# 50’s Schwinn Pixie 20”



## rollfaster (Mar 24, 2019)

Never seen this model as a lightweight, and it’s a 20”. Neat little bike that was given to me today by a friend. Not sure of the year, guessing 52 or 57. One of those B serial numbers. Seat, stem and bars are not original. @Eric Amlie @Schwinn499


----------



## rollfaster (Mar 26, 2019)

Well, ruled out 57. Doesn’t appear that the Pixie was offered as a lightweight that year.
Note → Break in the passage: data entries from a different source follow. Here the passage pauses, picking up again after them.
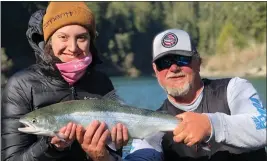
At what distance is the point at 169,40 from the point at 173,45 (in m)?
0.05

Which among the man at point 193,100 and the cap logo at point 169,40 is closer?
the man at point 193,100

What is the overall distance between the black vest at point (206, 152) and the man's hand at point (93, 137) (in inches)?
17.5

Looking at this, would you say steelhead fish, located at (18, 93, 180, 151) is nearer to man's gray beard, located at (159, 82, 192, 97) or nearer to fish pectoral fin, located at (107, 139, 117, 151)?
fish pectoral fin, located at (107, 139, 117, 151)

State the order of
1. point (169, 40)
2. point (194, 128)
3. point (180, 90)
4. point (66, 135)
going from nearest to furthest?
point (194, 128) → point (66, 135) → point (180, 90) → point (169, 40)

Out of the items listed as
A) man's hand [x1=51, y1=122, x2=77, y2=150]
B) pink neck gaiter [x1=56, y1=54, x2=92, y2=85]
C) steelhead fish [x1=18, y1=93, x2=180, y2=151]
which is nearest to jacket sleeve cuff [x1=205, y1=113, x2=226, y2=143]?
steelhead fish [x1=18, y1=93, x2=180, y2=151]

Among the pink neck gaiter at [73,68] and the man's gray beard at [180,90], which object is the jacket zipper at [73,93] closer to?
the pink neck gaiter at [73,68]

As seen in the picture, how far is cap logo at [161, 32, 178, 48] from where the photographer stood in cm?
307

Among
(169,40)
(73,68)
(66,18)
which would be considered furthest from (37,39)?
(169,40)

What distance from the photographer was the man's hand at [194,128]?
2.42 meters

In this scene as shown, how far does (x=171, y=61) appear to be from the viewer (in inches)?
119

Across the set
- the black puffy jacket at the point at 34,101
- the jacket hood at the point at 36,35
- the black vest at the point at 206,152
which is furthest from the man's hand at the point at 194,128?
the jacket hood at the point at 36,35

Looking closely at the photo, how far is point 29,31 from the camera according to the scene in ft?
10.3

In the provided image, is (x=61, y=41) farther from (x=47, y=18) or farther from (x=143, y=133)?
(x=143, y=133)

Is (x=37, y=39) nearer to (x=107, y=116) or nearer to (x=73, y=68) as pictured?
(x=73, y=68)
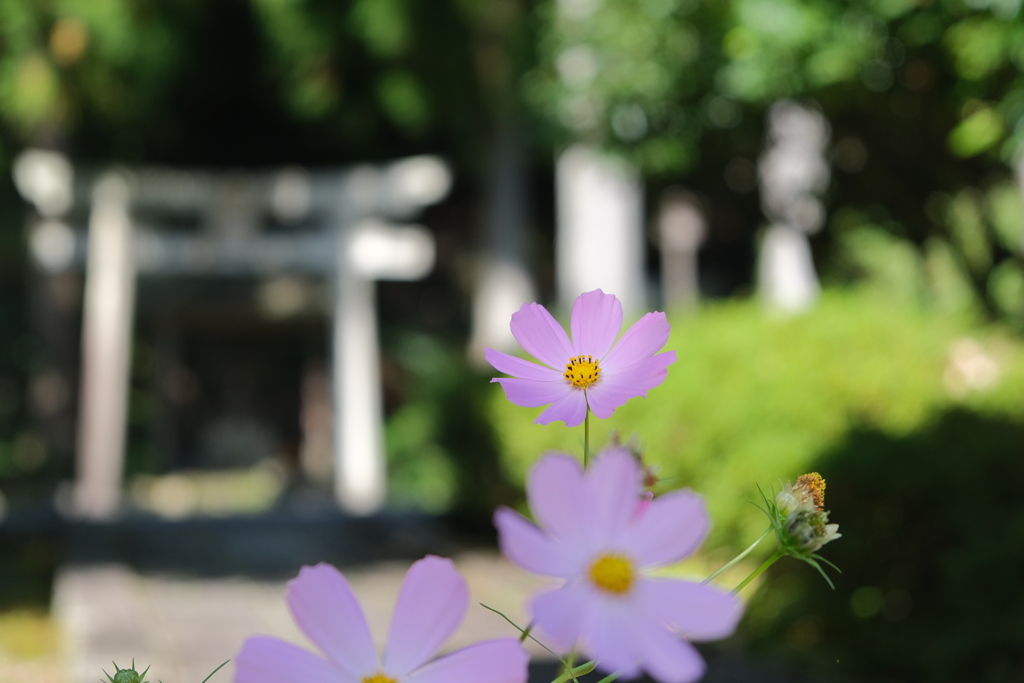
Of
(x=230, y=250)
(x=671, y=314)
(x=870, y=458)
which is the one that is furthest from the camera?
(x=230, y=250)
Gonna say 52.


----------



## PCHiggin (Mar 26, 2019)

Cool little bike,Heres an ad from '53.........http://www.trfindley.com/flschwinn_1951_1960/1953_10.jpg


----------



## rollfaster (Mar 26, 2019)

PCHiggin said:


> Cool little bike,Heres an ad from '53.........http://www.trfindley.com/flschwinn_1951_1960/1953_10.jpg



Thanks for sending me the link, haven’t found much info on these. Wish I could find the correct bars, stem and seat.


----------



## detroitbike (Mar 26, 2019)

I've never seen a blue one, just Red.  

   This is mine.
    I'm pretty sure Everything is correct. I can get  better pix of the seat if you need.


----------



## GTs58 (Mar 26, 2019)

Neat little lightweight, but it ain't no 1957 model.


----------



## rollfaster (Mar 27, 2019)

That’s what I found, looking like 53.


----------



## rollfaster (Mar 27, 2019)

detroitbike said:


> I've never seen a blue one, just Red.
> 
> This is mine.
> I'm pretty sure Everything is correct. I can get  better pix of the seat if you need.
> ...



That’s the best original example I’ve seen so far, painted fenders too. I’ll bet these parts are super hard to find. Thanks for sharing!!


----------